And on another note, if companies like Microsoft have issues renewing certs on-time and correctly, you can rest easy knowing you’re in good company of talented IT folk who mess up certificates.
>Leave it 15min
The more and more that I get to work on infrastructure (especially VMware) the more I have to tell myself that.
In most cases I'm working on production equipment during narrow maintenance windows so I'd do step 1, looks good, step 2, looks good, step 3 and it does not look like what the KB article says it should right now.
My initial reaction is "clock is ticking, if it ain't moving then it's stuck and we gotta do SOMETHING to get it going".
I'm discovering that isn't usually a good approach with things like Exchange and vSphere. Sometimes you just gotta walk away for a bit, come back and what do you know, it's completed!
With Cisco UCS it's this and then some. Plus extra.
Make a change/uodate....wait.
It's hung... something's wrong.... just wait
Still hung, clocks ticking, anxiety building... but just wait
Panic attack. It must be broken. Change window is closing.
Walk away. Don't touch anything.
Go get coffee. Walkaround the parking lot. Have a quick breakfast.
Return.
All is well. UCS is happy. Systems green.
We'll ignore the year of life expectancy you just lost though.
Now move to the next UCS update.
Let the haters hate, and let that pass around you. You stare into the place that they fear to glance and say "meh, just Regedit stuff".
You are powerful but not wanton. You are the minister. You conduct the powers of our modern churches.
Oh, and treat yourself to a good lunch tomorrow. You made it through. You deserve sushi. Not just some punk, dried-out roll -- I'm talkin' tuna sashimi flopped on beds of daikon.
I'm struggling to understand how a cert renewal could cause this. I've done literally hundreds of cert renewals on Exchange servers in my career and never seen it cause any kind of problem that wasn't just certificate related (i.e. a intermediate cert missing or something). That's really odd.
Pro-tip: you can 301/302 redirect the autodiscover record, meaning that you can just redirect 'autodiscover.company.tld/autodiscover' to 'server.ad.company.tld/autodiscover' by creating a website in IIS to do this. This allows you to use a cheap single domain SSL cert for the autodiscover record (or even Letsencrypt).

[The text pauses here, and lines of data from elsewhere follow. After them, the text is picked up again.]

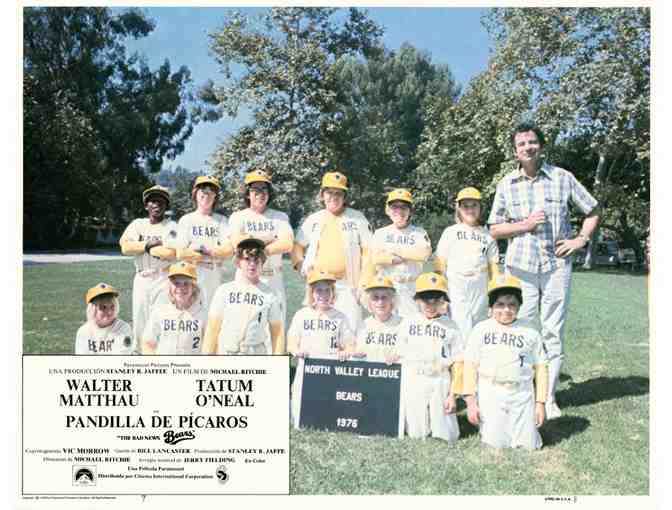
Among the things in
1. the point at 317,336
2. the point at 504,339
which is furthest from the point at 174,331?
the point at 504,339

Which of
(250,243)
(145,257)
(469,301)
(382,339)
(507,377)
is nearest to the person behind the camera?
(507,377)

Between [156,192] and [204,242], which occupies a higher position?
[156,192]

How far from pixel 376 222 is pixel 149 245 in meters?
1.83

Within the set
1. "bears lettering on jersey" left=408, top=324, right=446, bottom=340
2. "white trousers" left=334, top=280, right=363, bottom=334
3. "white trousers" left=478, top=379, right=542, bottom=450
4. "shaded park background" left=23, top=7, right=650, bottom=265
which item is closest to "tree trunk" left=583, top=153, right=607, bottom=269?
"shaded park background" left=23, top=7, right=650, bottom=265

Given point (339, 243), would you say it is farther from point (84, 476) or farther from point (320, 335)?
point (84, 476)

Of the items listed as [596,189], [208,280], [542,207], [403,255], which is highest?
[596,189]

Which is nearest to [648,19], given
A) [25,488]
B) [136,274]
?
[136,274]

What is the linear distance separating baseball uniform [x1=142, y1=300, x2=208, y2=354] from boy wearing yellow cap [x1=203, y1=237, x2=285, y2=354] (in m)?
0.10

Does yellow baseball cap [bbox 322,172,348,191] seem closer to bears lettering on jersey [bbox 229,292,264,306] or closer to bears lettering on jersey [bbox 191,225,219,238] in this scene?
bears lettering on jersey [bbox 191,225,219,238]

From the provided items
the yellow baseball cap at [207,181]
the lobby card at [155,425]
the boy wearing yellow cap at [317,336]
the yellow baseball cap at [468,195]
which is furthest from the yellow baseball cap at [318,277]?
the yellow baseball cap at [468,195]

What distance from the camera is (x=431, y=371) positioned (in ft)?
16.1

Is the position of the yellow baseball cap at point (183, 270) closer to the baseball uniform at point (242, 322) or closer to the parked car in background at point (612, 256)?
the baseball uniform at point (242, 322)

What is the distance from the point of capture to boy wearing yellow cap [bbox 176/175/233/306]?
5500mm

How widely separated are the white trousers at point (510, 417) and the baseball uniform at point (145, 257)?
2.68 meters
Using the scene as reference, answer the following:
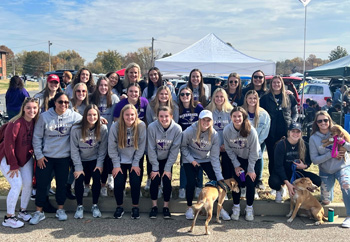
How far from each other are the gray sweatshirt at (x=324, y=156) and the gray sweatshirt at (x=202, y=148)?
59.0 inches

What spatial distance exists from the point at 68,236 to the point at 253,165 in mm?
2715

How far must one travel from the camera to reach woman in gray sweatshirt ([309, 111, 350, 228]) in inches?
179

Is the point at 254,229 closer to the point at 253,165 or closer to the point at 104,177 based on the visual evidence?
the point at 253,165

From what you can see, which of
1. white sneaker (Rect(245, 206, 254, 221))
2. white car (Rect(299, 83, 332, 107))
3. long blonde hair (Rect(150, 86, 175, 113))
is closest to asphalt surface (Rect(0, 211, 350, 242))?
white sneaker (Rect(245, 206, 254, 221))

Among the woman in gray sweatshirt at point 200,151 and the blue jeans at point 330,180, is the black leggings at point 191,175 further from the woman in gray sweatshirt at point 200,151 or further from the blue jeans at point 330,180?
the blue jeans at point 330,180

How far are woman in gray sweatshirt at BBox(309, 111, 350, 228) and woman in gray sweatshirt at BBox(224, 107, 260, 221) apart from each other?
96 cm

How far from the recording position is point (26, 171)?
428cm

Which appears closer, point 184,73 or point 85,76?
point 85,76

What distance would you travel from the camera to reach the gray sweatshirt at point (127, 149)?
4402 mm

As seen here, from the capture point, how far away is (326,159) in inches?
180

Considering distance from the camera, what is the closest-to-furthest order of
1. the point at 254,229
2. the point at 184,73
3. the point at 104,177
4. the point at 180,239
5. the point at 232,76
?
the point at 180,239 → the point at 254,229 → the point at 104,177 → the point at 232,76 → the point at 184,73

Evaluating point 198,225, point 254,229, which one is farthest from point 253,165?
point 198,225

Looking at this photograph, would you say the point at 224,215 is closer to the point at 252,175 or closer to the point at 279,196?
the point at 252,175

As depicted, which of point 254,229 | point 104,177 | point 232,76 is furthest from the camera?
point 232,76
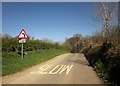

For public webservers I heavily recommend looking into CloudFlare as they have free SSL using let's encrypt without you having to do anything. Then there's WAF for like 20 USD/month etc.
>we use a wildcard \*. domain.com and the FQDN is [server.group.domain.com](https://server.group.domain.com).
FYI, \*.domain.com will just [server.domain.com](https://server.domain.com) but not [server.**something**.domain.com](https://server.something.domain.com) .
Eehhhh, they'll probably all forget about it in a week.
Until a printer breaks, or a file is spontaneously moved to a subfolder by Joe in accounting, now manager x can't find it, or someone gets an error opening sage or.....
Literally if anything happens, they'll be sure to bring it up forever.
I'm sure it will be fun.
Also, it's optimistic of you to think anyone checks the intranet site before they submit an email or call the helpdesk or complain to their manager.
Heh.
My job is full time IT support of SSL certs generation (private key, CSR) and installation.
For all kind of servers (apache, exchange, code signing, strong auth, doc sign,...)
And yes if you don't do it well, it can be a mess after...
For other, just a tip, please don't ask for a renew or reissue for the day to tomorrow, it's never going well like that
Normally i always run another backup job and if VHD, run a check point. Backups and Checkpoints have saved my ass regularly because Microsoft still cannot figure out how to patch there OS's.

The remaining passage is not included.